The deal marks a long-awaited validation for GE's energy storage program, which has been notable for its many permutations.

The industrial giant first competed in battery manufacturing, investing $170 million in a plant to build its sodium-ion Durathon batteries. But it wound down that operation in 2015 when the energy storage market proved slow to develop.

After that, GE moved energy storage to Current, its internal "startup" focused on commercial energy management. Current's many disparate offerings proved difficult to balance, and GE restructured it in 2016, pulling out storage and prioritizing efficient lighting.

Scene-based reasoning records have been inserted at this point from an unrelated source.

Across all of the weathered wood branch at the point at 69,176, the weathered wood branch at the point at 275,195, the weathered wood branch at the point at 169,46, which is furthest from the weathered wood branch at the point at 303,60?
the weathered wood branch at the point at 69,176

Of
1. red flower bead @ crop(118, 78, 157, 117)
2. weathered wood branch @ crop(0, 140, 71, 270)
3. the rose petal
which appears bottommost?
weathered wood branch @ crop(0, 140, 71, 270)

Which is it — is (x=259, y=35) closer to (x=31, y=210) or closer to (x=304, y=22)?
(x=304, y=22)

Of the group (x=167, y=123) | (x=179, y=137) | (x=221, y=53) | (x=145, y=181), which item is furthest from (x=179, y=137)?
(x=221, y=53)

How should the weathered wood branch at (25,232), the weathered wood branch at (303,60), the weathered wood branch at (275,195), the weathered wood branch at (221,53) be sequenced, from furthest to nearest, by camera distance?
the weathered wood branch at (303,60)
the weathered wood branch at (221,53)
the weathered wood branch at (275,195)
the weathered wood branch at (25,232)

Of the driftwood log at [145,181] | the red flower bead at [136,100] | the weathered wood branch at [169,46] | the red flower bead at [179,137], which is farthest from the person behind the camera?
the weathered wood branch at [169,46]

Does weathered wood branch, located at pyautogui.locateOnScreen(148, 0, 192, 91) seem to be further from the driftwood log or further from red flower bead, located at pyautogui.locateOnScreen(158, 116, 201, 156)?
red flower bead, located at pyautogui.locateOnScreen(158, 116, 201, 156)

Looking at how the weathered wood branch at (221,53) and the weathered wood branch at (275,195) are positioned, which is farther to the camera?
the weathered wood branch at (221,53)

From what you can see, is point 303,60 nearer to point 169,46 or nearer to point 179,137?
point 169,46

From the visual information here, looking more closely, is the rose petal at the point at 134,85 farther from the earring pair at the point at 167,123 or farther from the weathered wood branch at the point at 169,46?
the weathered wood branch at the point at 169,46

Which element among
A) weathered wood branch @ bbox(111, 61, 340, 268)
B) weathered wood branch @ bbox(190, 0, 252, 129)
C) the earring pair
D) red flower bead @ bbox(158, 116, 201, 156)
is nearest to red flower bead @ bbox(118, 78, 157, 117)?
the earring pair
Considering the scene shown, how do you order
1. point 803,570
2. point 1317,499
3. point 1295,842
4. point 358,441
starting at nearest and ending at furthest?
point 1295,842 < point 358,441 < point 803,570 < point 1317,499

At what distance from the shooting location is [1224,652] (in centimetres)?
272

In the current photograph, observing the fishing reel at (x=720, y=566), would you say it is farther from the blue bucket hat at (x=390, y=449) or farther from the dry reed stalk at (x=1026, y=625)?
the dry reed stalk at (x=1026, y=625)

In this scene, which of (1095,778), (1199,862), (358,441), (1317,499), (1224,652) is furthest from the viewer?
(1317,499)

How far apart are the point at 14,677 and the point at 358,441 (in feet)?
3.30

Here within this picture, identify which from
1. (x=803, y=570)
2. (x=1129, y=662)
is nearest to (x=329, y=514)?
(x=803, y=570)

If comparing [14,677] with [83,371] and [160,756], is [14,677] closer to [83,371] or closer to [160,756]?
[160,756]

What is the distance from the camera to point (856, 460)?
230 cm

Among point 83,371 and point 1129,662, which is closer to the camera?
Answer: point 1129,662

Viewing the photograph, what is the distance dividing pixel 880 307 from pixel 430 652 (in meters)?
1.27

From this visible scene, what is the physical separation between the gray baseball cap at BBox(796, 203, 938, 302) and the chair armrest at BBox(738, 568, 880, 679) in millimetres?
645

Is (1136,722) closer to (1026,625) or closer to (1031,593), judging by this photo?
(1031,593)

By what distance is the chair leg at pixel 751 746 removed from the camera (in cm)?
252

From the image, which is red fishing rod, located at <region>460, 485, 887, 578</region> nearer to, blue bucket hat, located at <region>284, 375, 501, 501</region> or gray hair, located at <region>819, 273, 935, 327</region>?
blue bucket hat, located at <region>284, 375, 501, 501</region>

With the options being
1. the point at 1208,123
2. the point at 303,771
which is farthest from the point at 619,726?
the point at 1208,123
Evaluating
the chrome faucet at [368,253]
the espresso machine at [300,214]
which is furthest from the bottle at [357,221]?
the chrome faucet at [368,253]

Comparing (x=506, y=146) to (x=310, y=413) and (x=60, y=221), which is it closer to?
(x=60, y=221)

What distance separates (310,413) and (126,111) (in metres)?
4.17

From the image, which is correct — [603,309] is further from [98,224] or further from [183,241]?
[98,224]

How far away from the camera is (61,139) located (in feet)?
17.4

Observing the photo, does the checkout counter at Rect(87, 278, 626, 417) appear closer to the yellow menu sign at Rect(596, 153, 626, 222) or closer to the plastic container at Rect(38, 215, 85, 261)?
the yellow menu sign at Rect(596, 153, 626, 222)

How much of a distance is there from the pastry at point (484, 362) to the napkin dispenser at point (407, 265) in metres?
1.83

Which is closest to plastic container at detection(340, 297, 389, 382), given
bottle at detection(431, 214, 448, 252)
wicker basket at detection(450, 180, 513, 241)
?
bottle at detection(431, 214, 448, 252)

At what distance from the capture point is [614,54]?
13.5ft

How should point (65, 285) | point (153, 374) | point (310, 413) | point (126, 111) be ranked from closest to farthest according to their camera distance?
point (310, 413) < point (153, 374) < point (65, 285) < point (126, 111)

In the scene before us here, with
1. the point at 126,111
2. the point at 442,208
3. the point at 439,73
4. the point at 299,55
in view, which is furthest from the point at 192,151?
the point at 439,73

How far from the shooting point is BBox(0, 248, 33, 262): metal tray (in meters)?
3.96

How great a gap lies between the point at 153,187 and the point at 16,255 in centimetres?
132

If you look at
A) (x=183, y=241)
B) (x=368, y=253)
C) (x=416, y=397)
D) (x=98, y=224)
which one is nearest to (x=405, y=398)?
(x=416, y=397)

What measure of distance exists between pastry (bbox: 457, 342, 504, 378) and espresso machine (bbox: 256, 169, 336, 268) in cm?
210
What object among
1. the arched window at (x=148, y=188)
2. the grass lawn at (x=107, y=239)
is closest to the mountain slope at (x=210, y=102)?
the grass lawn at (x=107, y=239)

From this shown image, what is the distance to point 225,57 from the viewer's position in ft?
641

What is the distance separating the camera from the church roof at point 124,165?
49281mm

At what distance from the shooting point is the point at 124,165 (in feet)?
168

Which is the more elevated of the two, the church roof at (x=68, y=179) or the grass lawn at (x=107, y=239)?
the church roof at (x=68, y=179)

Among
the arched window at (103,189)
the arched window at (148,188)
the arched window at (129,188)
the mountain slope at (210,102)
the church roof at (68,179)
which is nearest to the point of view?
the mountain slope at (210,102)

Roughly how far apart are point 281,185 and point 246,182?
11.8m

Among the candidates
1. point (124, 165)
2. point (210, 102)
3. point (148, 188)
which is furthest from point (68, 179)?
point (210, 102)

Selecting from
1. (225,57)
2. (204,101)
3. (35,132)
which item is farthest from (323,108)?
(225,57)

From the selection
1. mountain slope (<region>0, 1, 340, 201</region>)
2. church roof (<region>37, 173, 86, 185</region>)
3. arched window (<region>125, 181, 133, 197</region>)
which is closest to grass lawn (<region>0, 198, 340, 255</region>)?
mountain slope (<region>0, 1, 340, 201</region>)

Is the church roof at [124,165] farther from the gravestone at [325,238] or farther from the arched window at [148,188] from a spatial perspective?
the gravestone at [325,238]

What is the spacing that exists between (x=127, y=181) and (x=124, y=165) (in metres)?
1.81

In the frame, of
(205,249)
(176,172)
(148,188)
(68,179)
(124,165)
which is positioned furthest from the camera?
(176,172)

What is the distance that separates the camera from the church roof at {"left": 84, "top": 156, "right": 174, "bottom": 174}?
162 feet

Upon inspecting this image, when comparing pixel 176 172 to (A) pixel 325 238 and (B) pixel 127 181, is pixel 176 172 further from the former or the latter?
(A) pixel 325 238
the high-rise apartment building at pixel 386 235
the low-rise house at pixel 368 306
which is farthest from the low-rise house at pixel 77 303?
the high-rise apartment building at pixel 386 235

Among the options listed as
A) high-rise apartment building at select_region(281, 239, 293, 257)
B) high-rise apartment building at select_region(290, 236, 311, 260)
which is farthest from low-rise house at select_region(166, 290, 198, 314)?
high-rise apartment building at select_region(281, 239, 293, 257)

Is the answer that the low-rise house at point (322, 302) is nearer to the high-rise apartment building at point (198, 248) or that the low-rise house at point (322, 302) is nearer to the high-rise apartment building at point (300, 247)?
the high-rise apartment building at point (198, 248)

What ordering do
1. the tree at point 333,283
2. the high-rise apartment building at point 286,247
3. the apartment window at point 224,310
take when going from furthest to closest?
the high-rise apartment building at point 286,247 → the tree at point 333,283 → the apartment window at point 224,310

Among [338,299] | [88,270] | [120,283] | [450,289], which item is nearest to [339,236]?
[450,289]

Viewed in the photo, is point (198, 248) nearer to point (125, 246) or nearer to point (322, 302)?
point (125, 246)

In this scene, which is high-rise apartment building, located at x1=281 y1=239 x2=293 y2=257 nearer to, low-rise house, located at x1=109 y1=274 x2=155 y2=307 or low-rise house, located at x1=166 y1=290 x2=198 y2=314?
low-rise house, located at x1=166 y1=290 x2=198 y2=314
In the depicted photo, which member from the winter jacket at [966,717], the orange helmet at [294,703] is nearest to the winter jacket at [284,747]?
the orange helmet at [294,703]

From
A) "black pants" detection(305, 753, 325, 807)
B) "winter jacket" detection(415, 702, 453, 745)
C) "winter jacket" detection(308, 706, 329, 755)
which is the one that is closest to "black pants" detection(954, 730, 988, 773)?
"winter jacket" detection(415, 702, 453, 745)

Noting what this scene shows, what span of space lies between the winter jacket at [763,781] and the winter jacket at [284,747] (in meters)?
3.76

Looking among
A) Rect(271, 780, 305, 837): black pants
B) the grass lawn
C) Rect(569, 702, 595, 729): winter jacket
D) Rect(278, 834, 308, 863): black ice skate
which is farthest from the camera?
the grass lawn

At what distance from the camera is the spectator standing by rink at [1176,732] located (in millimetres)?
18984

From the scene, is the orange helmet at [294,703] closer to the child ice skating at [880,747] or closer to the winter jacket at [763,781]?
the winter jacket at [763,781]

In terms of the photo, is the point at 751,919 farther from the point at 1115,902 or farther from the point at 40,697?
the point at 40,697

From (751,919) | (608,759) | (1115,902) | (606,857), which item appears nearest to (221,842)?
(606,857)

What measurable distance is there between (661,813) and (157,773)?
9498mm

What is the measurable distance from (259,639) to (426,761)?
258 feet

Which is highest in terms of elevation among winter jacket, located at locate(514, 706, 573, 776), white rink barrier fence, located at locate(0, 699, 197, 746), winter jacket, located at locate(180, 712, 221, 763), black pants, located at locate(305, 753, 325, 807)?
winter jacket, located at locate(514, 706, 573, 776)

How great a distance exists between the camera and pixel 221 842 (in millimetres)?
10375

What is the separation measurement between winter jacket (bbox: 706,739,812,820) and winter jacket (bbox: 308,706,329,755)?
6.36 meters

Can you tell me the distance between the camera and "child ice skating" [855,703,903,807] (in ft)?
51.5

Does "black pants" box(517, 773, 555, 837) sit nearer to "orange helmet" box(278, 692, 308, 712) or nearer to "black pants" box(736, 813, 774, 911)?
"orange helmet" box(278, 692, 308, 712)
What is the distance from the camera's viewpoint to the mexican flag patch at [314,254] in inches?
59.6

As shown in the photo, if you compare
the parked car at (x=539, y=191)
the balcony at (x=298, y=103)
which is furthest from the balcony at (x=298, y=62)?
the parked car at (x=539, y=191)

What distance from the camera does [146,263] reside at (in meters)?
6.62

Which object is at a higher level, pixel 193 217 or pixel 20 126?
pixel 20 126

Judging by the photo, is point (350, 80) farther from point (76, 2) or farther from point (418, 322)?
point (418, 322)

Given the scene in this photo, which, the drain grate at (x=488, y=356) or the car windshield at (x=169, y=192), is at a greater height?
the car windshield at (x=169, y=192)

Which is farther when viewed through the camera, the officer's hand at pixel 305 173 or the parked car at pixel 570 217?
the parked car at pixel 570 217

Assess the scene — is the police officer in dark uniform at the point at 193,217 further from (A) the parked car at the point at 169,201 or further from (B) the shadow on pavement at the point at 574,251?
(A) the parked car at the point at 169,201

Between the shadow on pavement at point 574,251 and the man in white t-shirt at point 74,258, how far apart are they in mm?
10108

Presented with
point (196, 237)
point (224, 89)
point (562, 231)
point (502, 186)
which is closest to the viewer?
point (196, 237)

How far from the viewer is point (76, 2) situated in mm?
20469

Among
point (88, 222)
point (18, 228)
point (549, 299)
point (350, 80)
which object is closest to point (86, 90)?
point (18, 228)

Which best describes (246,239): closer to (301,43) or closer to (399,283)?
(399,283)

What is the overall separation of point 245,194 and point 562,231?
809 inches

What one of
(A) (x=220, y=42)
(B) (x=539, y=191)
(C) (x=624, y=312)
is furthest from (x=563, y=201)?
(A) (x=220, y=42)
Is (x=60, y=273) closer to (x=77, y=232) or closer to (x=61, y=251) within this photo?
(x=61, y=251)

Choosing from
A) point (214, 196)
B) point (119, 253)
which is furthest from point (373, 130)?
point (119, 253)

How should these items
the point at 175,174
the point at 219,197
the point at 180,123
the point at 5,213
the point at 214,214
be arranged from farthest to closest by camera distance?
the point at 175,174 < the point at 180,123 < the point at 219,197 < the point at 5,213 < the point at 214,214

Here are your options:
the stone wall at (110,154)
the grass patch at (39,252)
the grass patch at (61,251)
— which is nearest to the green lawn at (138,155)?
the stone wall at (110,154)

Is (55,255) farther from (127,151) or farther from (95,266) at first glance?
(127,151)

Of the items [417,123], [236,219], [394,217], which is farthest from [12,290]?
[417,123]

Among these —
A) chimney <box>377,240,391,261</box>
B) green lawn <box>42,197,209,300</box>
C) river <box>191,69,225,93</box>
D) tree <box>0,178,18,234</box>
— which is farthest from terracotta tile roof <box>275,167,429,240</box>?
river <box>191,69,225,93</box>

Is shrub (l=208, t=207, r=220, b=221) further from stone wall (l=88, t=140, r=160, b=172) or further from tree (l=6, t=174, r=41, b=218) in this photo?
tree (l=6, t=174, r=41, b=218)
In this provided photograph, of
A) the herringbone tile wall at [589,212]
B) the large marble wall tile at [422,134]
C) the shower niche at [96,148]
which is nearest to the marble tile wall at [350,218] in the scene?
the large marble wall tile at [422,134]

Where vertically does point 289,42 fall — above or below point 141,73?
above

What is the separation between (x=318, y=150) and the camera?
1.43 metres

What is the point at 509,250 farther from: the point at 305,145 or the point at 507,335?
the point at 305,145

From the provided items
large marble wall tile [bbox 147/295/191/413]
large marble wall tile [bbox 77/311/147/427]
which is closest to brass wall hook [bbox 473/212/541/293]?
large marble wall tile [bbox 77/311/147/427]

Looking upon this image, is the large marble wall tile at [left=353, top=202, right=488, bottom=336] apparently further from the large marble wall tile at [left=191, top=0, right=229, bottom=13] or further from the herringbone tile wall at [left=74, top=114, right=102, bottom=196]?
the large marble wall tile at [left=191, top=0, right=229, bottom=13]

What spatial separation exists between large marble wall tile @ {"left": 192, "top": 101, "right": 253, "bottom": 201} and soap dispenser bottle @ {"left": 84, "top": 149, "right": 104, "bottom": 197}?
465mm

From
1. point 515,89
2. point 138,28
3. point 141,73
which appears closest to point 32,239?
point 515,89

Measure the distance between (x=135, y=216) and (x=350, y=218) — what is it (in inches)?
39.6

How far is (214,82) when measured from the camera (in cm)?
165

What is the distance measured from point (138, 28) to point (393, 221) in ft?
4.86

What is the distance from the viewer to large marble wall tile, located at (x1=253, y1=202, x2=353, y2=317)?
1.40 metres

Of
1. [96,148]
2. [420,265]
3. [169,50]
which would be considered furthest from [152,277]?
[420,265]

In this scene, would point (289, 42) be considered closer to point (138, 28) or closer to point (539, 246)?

GTM reported in early 2018 that GE had relocated its storage personnel to a standalone business unit within the flagship Power division. The unit received dedicated funding for global energy storage business development and sold 120 megawatt-hours in 2017. Gas turbine revenue dominated GE Power, and GE pitched battery storage as a useful complement to conventional gas plants, extending their life and letting them operate more efficiently.

Shortly thereafter, GE launched Reservoir, a containerized, 1.2-megawatt/4-megawatt-hour battery product. It shipped fully loaded with cells which could then be energized onsite; executives said this would cut system installation times in half compared to the usual practice of loading in the batteries onsite.

The old gas power business has been hurting, due to demand destruction from the global uptake of renewables, a trend which battery storage could accelerate. GE responded to that tension in January by splitting Gas Power into its own business and pulling energy storage into Renewable Energy, alongside wind, solar and hydro. 

GE has revealed only a few Reservoir deals to date, including a couple of solar-paired systems in upstate New York and a gas turbine hybrid in the Los Angeles Basin. The Solar River deal marks the company's first confirmed foray into large-scale renewables storage.